The first documented indoor regulation football games were those played at the Chicago Coliseum in the late 1890s.  The first such game matched Michigan against Chicago on Thanksgiving Day 1896. The match was "the first collegiate game of football played under a roof." Adding to the novelty, as daylight turned to darkness, the field inside the Coliseum was lit with electric lighting. With seven acres of floor space, the sprawling Coliseum is believed to have not needed any compromises to accommodate an American football field. According to a newspaper account, the field grew dark in the second half, and play was halted for ten minutes to discuss whether play should continue. Play was resumed, and the lights were finally turned on after Michigan scored a touchdown. The press proclaimed the experiment in indoor football to be a success:

One thing at least was settled by the game, and that is, that indoor football is literally and figuratively speaking a howling success. The men had no trouble in catching punts, and football was played on its merits, without the handicaps of a wet field or a strong wind. Toward the end of the second half it got very dark, and the spectators were treated to a novelty in the shape of football by electric light."

Although both critically and commercially successful, the Coliseum was destroyed in a fire less than two years after its opening, and its replacement could not accommodate an American football field.

Later, at Madison Square Garden in 1902 and 1903, there were games known as the "World Series of Pro Football." The games were played on a 70-yard by 35-yard dirt field but otherwise adhered to outdoor rules. Poor attendance led to the tournament being discontinued after two years.

The Chicago Bears of the National Football League hosted an experimental game against their crosstown rivals, the Cardinals, after the 1930 NFL season, at the indoor Chicago Stadium. Two years later, poor weather conditions led to the Bears hosting the 1932 NFL Playoff Game against the Portsmouth Spartans (now the Detroit Lions) at the stadium. A dirt and tanbark field measuring 80 yards long (60 yards plus two ten-yard end zones) and 45 yards wide was constructed on the arena's floor. The Chicago Stadium games were notable for introducing several rule changes, including the introduction of hash marks to keep play away from spectators who were seated next to the field (much like modern indoor football), while goal posts were moved to the goal line. To compensate for the smaller field, teams were "penalized" 20 yards upon crossing midfield. (The Bears' official Web site goes further and claims that field goals were outlawed for the 1932 game.)

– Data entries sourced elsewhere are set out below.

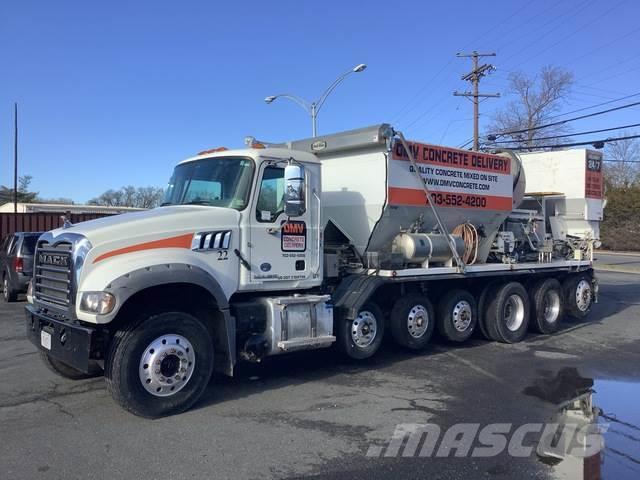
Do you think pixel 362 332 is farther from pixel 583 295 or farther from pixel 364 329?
pixel 583 295

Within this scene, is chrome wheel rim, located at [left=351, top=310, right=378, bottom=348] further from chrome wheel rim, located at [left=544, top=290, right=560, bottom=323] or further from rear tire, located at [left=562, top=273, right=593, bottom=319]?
rear tire, located at [left=562, top=273, right=593, bottom=319]

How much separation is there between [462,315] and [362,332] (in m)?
2.48

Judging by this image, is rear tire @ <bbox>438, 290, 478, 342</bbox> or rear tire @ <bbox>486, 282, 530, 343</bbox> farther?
rear tire @ <bbox>486, 282, 530, 343</bbox>

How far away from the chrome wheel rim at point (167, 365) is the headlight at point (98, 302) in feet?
1.97

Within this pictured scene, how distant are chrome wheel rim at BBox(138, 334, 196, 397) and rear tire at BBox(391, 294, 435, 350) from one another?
3.67m

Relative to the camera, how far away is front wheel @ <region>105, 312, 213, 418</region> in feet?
18.2

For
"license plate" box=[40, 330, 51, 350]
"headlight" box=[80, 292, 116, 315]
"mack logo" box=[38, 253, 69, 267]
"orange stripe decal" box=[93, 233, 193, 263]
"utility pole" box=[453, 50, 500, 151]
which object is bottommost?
"license plate" box=[40, 330, 51, 350]

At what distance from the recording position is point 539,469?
462 cm

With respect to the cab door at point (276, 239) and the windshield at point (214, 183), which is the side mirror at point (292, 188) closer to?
the cab door at point (276, 239)

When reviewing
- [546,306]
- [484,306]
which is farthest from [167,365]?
[546,306]

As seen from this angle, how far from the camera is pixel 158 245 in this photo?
6.01m

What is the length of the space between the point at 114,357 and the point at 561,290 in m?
9.30

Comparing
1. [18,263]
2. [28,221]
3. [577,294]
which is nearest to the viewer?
[577,294]

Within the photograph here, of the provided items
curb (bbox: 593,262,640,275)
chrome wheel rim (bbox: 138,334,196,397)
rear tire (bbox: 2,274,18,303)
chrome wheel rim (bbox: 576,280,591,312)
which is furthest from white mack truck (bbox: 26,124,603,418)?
curb (bbox: 593,262,640,275)
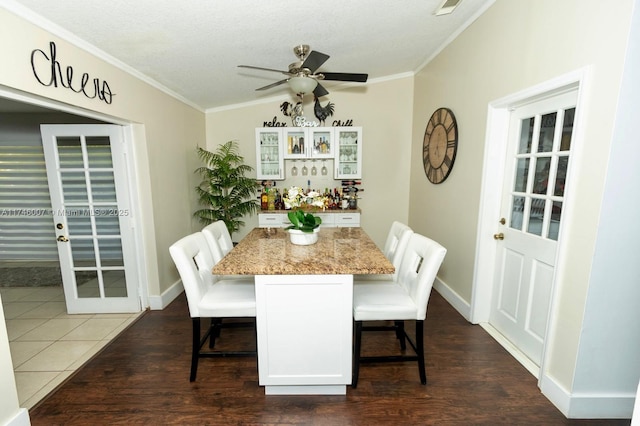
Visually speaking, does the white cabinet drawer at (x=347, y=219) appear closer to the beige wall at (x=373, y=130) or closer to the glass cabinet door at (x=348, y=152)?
the beige wall at (x=373, y=130)

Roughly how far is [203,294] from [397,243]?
1568mm

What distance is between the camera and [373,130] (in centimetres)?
449

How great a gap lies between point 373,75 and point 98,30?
126 inches

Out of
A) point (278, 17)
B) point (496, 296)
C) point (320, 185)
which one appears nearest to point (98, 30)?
point (278, 17)

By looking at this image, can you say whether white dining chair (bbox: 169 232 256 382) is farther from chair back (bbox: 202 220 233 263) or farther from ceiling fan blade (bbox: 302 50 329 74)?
ceiling fan blade (bbox: 302 50 329 74)

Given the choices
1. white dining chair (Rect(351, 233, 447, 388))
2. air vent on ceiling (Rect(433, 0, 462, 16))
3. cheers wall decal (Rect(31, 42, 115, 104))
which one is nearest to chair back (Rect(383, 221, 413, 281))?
white dining chair (Rect(351, 233, 447, 388))

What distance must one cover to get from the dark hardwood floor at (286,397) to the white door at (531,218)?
0.30 meters

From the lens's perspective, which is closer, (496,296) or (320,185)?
(496,296)

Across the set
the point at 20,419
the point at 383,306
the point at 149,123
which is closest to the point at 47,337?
the point at 20,419

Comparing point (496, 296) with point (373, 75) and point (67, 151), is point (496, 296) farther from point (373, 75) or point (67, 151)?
point (67, 151)

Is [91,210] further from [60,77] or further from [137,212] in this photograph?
[60,77]

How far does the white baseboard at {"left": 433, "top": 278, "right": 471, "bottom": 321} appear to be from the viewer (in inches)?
113

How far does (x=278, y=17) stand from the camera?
2137mm

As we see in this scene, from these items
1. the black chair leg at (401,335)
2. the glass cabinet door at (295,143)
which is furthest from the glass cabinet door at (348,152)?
the black chair leg at (401,335)
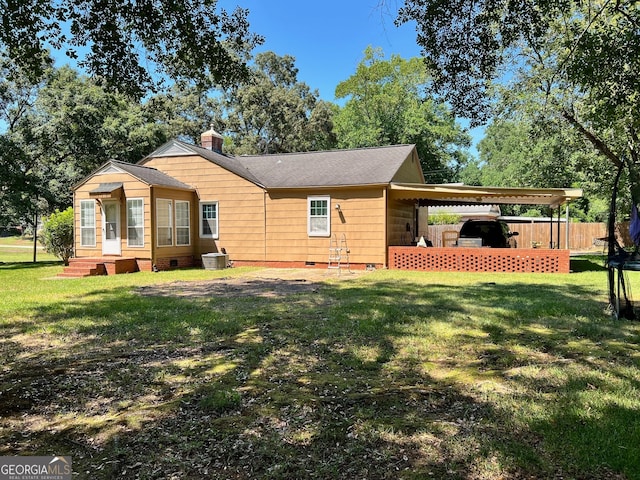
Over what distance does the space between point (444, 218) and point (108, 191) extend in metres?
21.2

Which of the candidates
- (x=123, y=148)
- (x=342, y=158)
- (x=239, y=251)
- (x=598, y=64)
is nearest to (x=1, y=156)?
(x=123, y=148)

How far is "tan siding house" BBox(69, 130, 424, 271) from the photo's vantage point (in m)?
14.3

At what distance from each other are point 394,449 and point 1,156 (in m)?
19.8

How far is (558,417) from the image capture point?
3207mm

In 1930, the Atlantic City Convention Center constructed a nearly full-size indoor football field, and used it for one to three games a year during the 1930s; the stadium stopped hosting games in 1940 and did not resume hosting football games until 1961. In the 1960s the Boardwalk Bowl, a post-season game involving small college teams, was contested at the convention center. The Bowl was an attempt to make Atlantic City more of a year-round resort in the pre-gambling era as opposed to a single-season one (the Miss America Pageant, also held at the center, likewise began as an attempt to extend the season beyond Labor Day). The Atlantic Coast Football League played its inaugural championship game at the convention center in 1962, but the game only drew 2,000 fans and the game would thereafter move to the home stadium of the team with the best regular season record. The Philadelphia-based Liberty Bowl game, which had been played at Municipal Stadium from 1959–1963, was moved into the Convention Center in 1964 for the contest between Utah and West Virginia. The game drew just over 6,000 fans, though, and the Liberty Bowl moved to Memphis the next year, where it has remained. Unlike modern indoor football, the size of the playing surface and hence the rules were essentially the same as in the standard outdoor game, with rules updated to deal with contingencies for what could happen indoors, such as a punt striking the ceiling. The end zones were slightly shorter—eight yards instead of the standard ten (coincidentally, the eight-yard endzone length is the standard in modern indoor football).

Arena Football League

While several attempts to create a true indoor football game have been made since shortly after American football was developed, the first version to meet with relatively widespread success and acceptance was devised by Jim Foster, a former executive of the United States Football League and the National Football League. He devised his game while watching indoor soccer, another game derived from a sport played outdoors. He worked on the game in the early 1980s, but put any plans for full development of it on hold while the United States Football League, an attempt to play traditional American football in a non-traditional (spring-summer) season, was in operation in 1983–1985. When the USFL ceased operations, Foster saw his opportunity. He staged a "test" game in Rockford, Illinois in 1986 and put together a four-team league for a "demonstration season" in the spring of 1987, with games televised on ESPN.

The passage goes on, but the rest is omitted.